▶ _Do this_
Rewrite the stretch of the material from the line containing "How far is wooden" through the end as a numbered list, leaving out blank lines.
═════ Records shown
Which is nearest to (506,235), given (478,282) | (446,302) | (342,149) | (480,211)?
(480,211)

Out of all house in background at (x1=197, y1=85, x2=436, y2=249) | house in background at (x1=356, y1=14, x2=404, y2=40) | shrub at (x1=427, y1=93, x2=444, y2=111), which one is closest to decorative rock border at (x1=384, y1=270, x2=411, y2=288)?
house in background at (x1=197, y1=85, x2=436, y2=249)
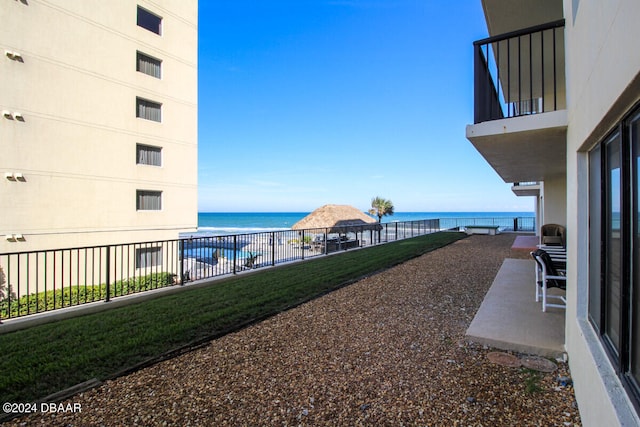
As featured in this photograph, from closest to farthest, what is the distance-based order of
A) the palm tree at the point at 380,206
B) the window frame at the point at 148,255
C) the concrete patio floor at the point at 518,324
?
the concrete patio floor at the point at 518,324 < the window frame at the point at 148,255 < the palm tree at the point at 380,206

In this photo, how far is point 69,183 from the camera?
46.9 feet

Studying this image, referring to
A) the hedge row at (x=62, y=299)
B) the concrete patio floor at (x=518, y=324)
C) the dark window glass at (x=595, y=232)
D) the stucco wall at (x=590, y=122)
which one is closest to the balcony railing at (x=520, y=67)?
the stucco wall at (x=590, y=122)

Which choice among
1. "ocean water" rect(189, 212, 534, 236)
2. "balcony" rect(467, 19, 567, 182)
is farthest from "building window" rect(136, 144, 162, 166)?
"ocean water" rect(189, 212, 534, 236)

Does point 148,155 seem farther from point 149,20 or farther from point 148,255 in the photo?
point 149,20

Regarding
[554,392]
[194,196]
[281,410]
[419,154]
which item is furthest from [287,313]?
[419,154]

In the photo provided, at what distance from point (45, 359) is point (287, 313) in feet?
10.1

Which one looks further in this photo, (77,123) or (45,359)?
(77,123)

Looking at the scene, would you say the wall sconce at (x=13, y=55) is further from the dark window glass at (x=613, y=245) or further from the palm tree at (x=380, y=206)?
the palm tree at (x=380, y=206)

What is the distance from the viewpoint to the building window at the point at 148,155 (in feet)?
56.1

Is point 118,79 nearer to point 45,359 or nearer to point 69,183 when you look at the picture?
point 69,183

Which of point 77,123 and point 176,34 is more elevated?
point 176,34

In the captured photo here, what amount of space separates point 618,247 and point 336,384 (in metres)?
2.45

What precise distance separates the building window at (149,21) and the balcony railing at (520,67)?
17.0m

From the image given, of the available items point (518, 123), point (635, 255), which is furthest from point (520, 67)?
point (635, 255)
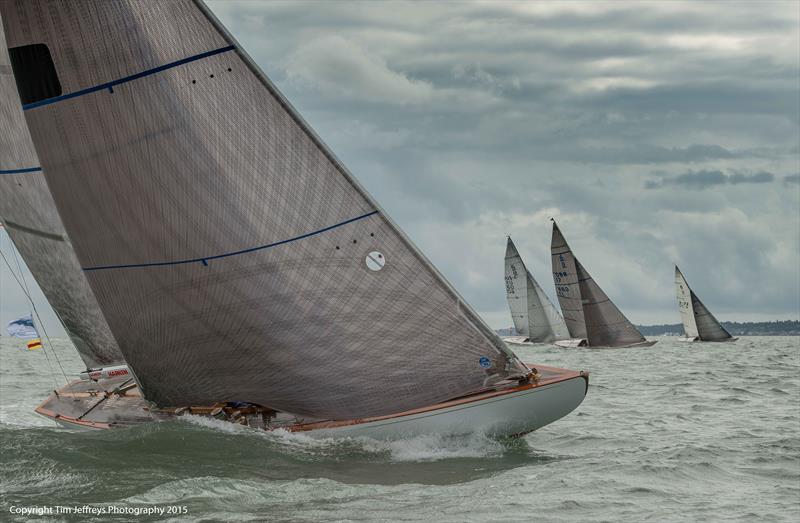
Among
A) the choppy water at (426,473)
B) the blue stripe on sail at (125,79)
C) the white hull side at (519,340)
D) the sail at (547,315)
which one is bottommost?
the choppy water at (426,473)

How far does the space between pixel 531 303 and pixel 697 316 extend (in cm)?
1263

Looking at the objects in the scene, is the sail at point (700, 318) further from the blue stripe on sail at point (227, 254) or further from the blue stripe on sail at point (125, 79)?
the blue stripe on sail at point (125, 79)

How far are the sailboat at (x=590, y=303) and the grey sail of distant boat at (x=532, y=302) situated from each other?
19.4 feet

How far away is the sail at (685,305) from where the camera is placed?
209 feet

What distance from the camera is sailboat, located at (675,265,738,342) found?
63.8 m

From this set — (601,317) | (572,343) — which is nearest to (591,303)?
(601,317)

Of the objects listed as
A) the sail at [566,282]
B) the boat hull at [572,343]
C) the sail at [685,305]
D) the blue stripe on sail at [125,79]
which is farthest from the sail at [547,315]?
the blue stripe on sail at [125,79]

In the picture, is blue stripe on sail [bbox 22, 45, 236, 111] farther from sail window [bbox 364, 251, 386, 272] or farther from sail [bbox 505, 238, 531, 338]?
sail [bbox 505, 238, 531, 338]

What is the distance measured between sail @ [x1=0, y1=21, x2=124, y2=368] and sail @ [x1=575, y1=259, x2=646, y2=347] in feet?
117

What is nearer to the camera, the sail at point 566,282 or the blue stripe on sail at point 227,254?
the blue stripe on sail at point 227,254

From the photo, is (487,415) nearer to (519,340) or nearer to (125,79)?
(125,79)

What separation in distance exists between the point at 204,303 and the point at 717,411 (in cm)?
1000

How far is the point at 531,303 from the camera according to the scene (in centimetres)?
5950

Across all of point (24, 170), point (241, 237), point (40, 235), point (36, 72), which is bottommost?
point (241, 237)
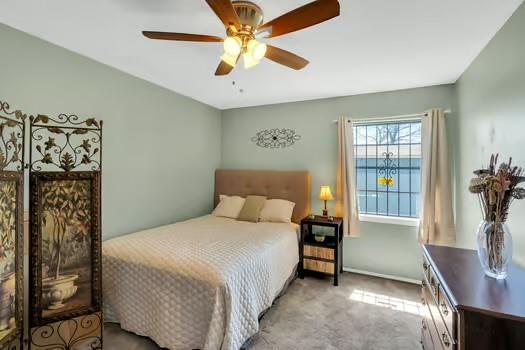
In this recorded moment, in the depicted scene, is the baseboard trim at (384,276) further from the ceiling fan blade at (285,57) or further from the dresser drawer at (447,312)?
the ceiling fan blade at (285,57)

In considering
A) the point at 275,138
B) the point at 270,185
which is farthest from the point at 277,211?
the point at 275,138

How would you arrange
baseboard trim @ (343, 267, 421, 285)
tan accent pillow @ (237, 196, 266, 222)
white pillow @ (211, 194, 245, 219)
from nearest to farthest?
baseboard trim @ (343, 267, 421, 285) < tan accent pillow @ (237, 196, 266, 222) < white pillow @ (211, 194, 245, 219)

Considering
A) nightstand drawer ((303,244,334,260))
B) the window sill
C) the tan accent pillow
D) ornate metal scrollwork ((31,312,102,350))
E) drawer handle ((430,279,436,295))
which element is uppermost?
the tan accent pillow

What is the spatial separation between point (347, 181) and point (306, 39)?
1974 mm

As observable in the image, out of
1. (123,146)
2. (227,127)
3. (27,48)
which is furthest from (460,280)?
(227,127)

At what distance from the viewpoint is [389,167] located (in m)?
3.38

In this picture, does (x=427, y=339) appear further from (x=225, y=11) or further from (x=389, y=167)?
(x=225, y=11)

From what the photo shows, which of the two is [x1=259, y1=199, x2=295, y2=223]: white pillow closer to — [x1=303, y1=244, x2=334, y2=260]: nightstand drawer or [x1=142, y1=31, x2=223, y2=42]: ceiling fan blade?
[x1=303, y1=244, x2=334, y2=260]: nightstand drawer

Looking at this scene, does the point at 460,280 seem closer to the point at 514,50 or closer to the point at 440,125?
the point at 514,50

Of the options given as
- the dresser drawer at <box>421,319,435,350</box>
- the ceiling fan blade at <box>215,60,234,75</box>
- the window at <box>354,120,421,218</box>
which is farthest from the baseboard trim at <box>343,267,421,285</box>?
the ceiling fan blade at <box>215,60,234,75</box>

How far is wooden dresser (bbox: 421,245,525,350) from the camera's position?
3.44ft

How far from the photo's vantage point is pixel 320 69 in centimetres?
258

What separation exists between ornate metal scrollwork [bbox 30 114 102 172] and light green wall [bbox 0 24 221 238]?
0.55 ft

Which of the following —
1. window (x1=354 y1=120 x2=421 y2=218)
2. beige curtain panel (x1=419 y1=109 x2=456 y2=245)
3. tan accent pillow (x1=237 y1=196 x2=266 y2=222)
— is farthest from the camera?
tan accent pillow (x1=237 y1=196 x2=266 y2=222)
══════════
▶ _Final result_
1. How far is wooden dresser (bbox: 421,245,525,350) from the camera's position?
2. 3.44ft
3. How far from the photo's vantage point is pixel 320 69 in centimetres?
4. 258
5. What separation exists between ornate metal scrollwork [bbox 30 114 102 172] and light green wall [bbox 0 24 221 238]?
6. 0.55 ft
7. Which of the following —
8. 1. window (x1=354 y1=120 x2=421 y2=218)
9. 2. beige curtain panel (x1=419 y1=109 x2=456 y2=245)
10. 3. tan accent pillow (x1=237 y1=196 x2=266 y2=222)
11. — is farthest from the camera?
12. tan accent pillow (x1=237 y1=196 x2=266 y2=222)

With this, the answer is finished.